Hacker News new | ask | show | jobs
by bicubic 3644 days ago
> This strikes me as a bad idea, because data-frames are better thought of as a collection of columns

The dataframe is a collection of records then len operator tells you how big the dataset you're dealing with. You also have len(df.columns) and df.shape

> Second, the apply method seems totally redundant

df.water_year refers to a column. You can certainly use the syntax you wrote, provided you crafted a function that manipulate a column in some way. E.g. if you had a function that returns the first 2 elements of what was given, passing a column to that function would return a view into that column with only the first 2 rows. Passing the same function into apply would process every element in the (string) column and return the first 2 letters, finally returning a brand new column where each row is the first 2 letters of the corresponding row of the input.

Both of these behaviours make perfect sense if you think about them in terms of expected Python and Numpy which Pandas is built on.

2 comments

> Both of these behaviours make perfect sense if you think about them in terms of expected Python and Numpy which Pandas is built on.

My PyData London presentation "Pandas from the Inside" [1, 2] explains in detail how pandas gets its speed from numpy, with benchmarks comparing slow vs fast ways to do common operations. Column-wise operations can be three orders of magnitude faster than iterating by row.

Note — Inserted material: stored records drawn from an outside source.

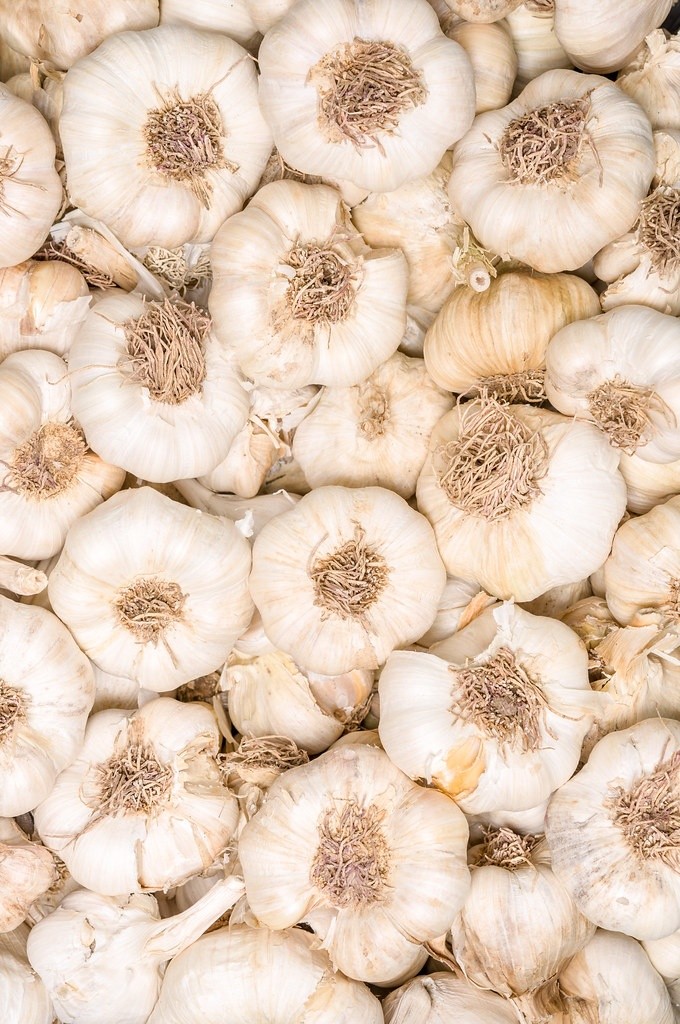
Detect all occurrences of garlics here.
[0,0,680,1024]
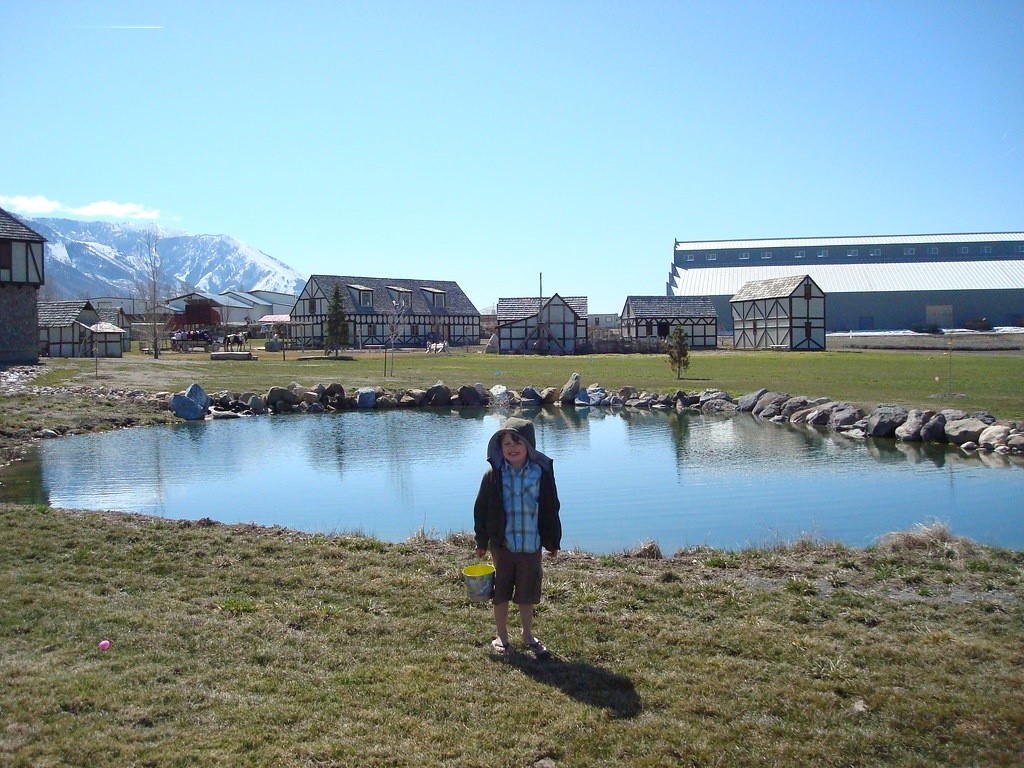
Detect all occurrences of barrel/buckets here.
[462,555,495,603]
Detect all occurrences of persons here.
[473,417,562,656]
[272,331,280,342]
[171,328,211,342]
[425,338,450,354]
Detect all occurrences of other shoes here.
[491,637,515,656]
[525,636,547,656]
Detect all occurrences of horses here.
[223,332,249,351]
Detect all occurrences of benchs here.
[770,345,789,351]
[365,344,385,353]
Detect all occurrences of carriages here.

[1] https://www.youtube.com/watch?v=Dr3Hv7aUkmU

[2] https://github.com/SteveSimmons/PyData-PandasFromTheInside

Thanks for clearing that up, now it does make sense. In R most functions handle vectors as well as scalars without distinction, so normally one would use the function directly. Whereas if you wanted to process each element of a vector individually then you'd use apply(). It works the other way around.
Well that's because R doesn't have scalars, just vectors containing a single value.